Render the lines below from the one containing "Which would you pick from" through the one containing "as being farthest from [130,165]?", inclusive, as a JSON list of strings, one string per line, with blank lines left out.

** Given records **
--- Start ---
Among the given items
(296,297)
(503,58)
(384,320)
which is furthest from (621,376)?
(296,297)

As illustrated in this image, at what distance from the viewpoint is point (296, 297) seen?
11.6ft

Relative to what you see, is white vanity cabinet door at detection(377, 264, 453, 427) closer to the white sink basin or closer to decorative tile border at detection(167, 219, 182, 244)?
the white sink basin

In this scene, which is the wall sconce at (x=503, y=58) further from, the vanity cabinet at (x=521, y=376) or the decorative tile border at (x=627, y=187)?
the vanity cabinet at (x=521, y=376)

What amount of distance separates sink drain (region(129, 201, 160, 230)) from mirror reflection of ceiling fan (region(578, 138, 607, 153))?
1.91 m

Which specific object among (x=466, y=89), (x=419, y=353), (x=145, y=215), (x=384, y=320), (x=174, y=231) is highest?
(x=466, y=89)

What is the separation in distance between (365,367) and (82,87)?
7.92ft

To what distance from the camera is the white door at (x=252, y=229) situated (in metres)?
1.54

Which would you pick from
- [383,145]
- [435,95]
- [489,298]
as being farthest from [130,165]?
--- End ---
--- Start ---
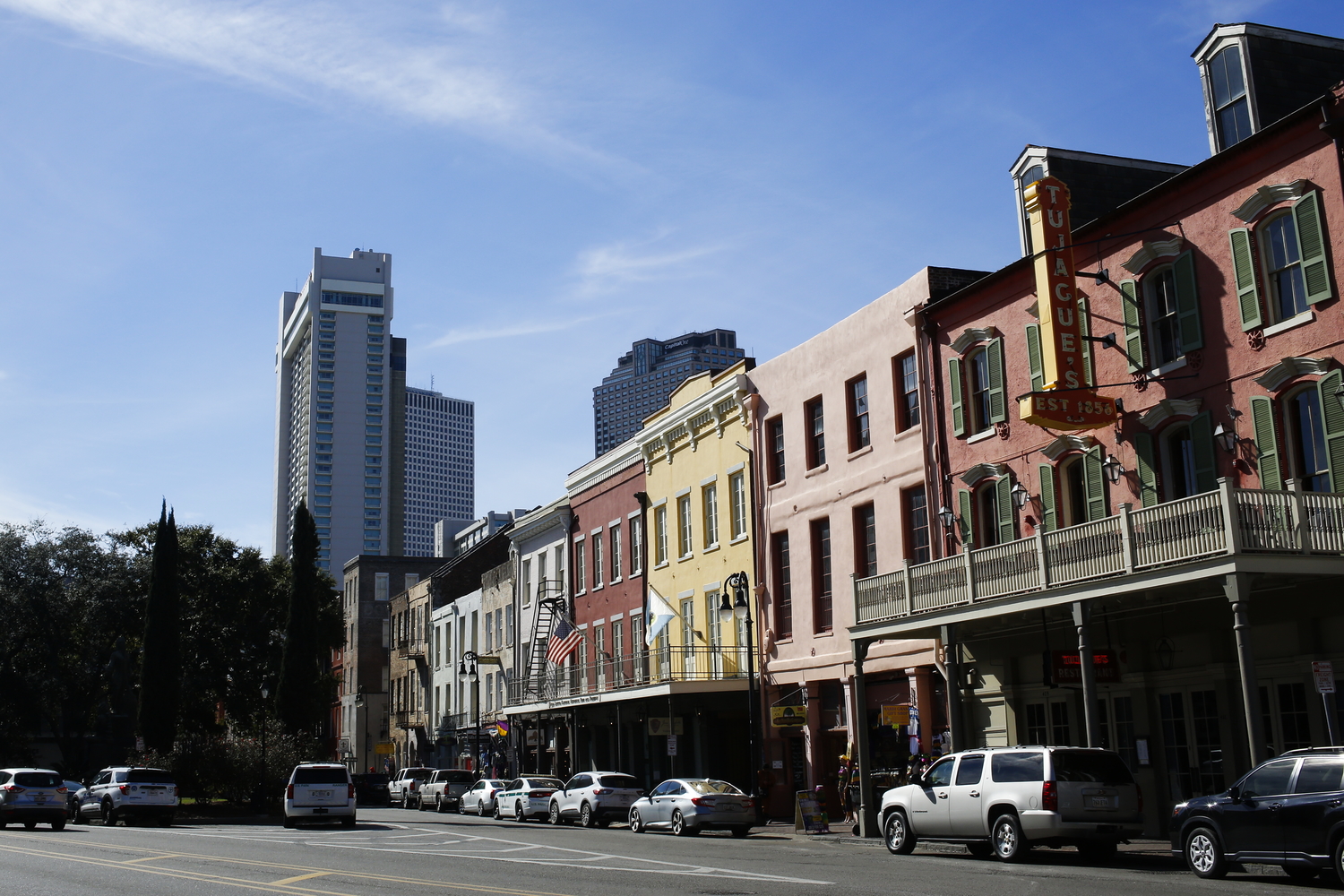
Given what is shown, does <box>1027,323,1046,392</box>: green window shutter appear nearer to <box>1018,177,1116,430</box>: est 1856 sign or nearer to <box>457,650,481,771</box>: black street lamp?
--- End ---
** Result for this exercise **
[
  "Which would you pick from",
  "- [383,145]",
  "- [435,95]",
  "- [489,298]",
  "as being farthest from [130,165]?"
]